Prece assistida do alto do desfiladeiro,
Tantas dúvidas para tão pouca verdade,
Silêncio macabro em singelos potes de mel,
A sangria adocicada que embala demônios carcereiros.


A lua lampeja sua imponência,
Aqui embaixo, o contentamento contemplativo da impotência,
Ventos de destemperos e mãos afastadas em destino insólito,
Hoje o silencio é a herança hostil a ser consumido involuntariamente.


Tanto para ser dito,
Tanto para ser vivido,
Tanto para ser suprimido,
Sucumbir-se num labirinto sem explicação.
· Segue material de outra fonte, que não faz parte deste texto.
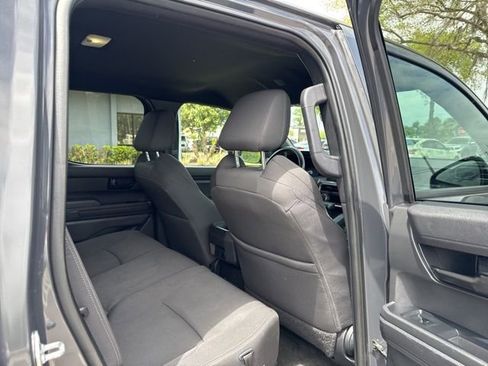 Used 2024 Toyota Tacoma SR5 image 16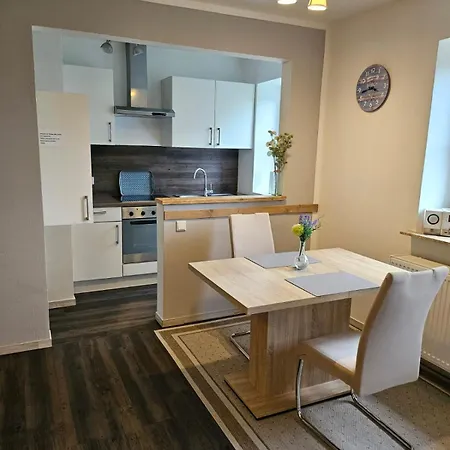 Ferienwohnung Nebelhorn In Dagebüll Zewnętrze zdjęcie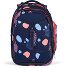  Match School backpack 45 cm Variant Coral Reef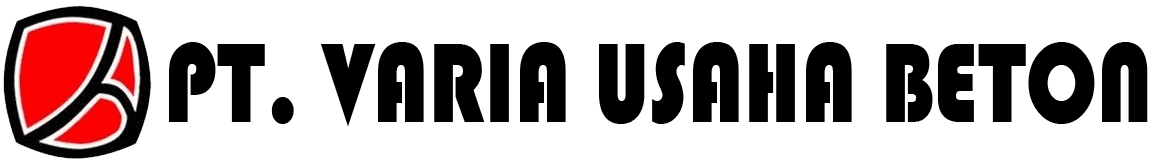 PT Varia Usaha Beton logo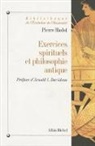 Arnold I. Davidson, Arnold Davidson, Pierre Hadot, Pierre (1922-2010) Hadot, Hadot-p, Pierre Hadot - Exercices spirituels et philosophie antique
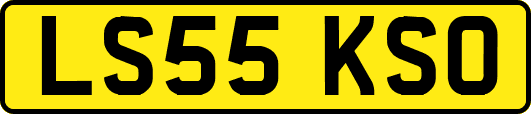 LS55KSO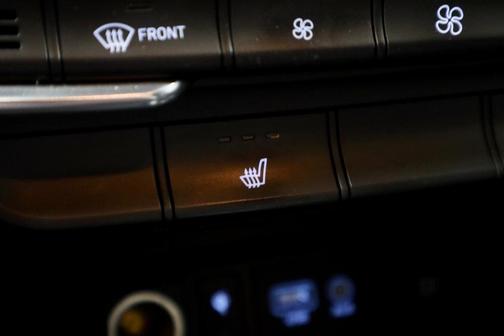 2020 Hyundai SANTA FE 2.4 SEL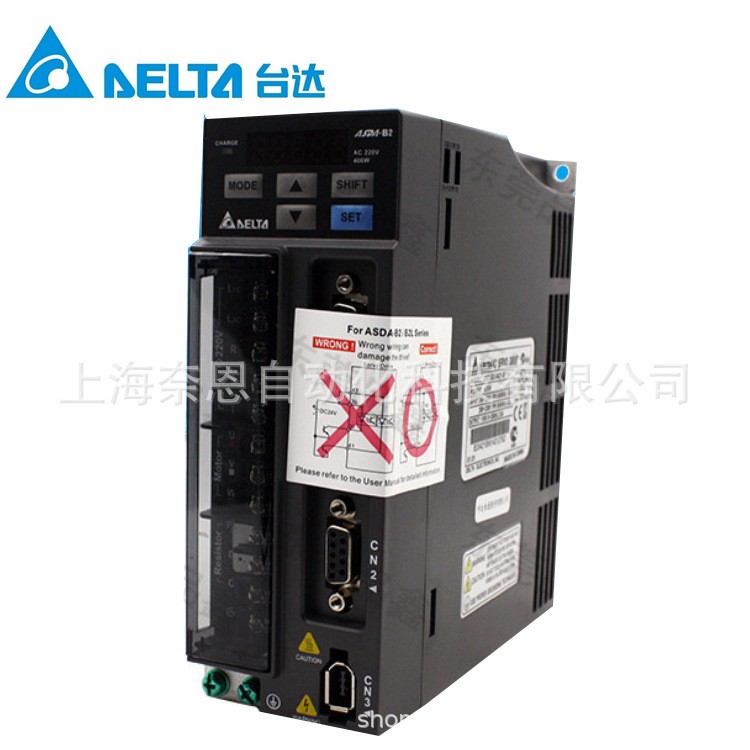 现货供应全新原装台达伺服电机驱动器ASD-A2-0743-M图4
Tanta confiança foi pulverizada,
O medo do amor se tornou um temor voraz,
As bocas não mais se uniram como outrora,
Perdeu-se tanto, perdeu-se tudo.


Esquecer? Difícil tarefa de ingrata ação,
Verbo que volta-e-meia não se desvencilha de vez,
Esquecer? Não. Improvável saída, apesar de tudo.
O tempo ameniza os cortes? (Quiçá!)


Recitar a ausência é lembrar repetidas vezes,
O que se espera esquecer?
De repente, sem aviso, vêm à tona,
Amor que vai além dos vértices do porta-retrato.


Algumas perguntas ficaram no ar,
Na densa atmosfera cheia de mágoas,
Um dia os seus olhos partiram,
Para não mais voltar à minha retina.


O tempo sangra a dor,
As cicatrizes falam por si,
As lágrimas se cristalizam porosamente,
Agora restou apenas o percurso distinto.


Um dia as nossas íris se encontrarão novamente,
Em algum lugar que nunca saberei,
Dos seus lábios guardarei o néctar,
Na gaveta, repousarei para o infinito o meu amor.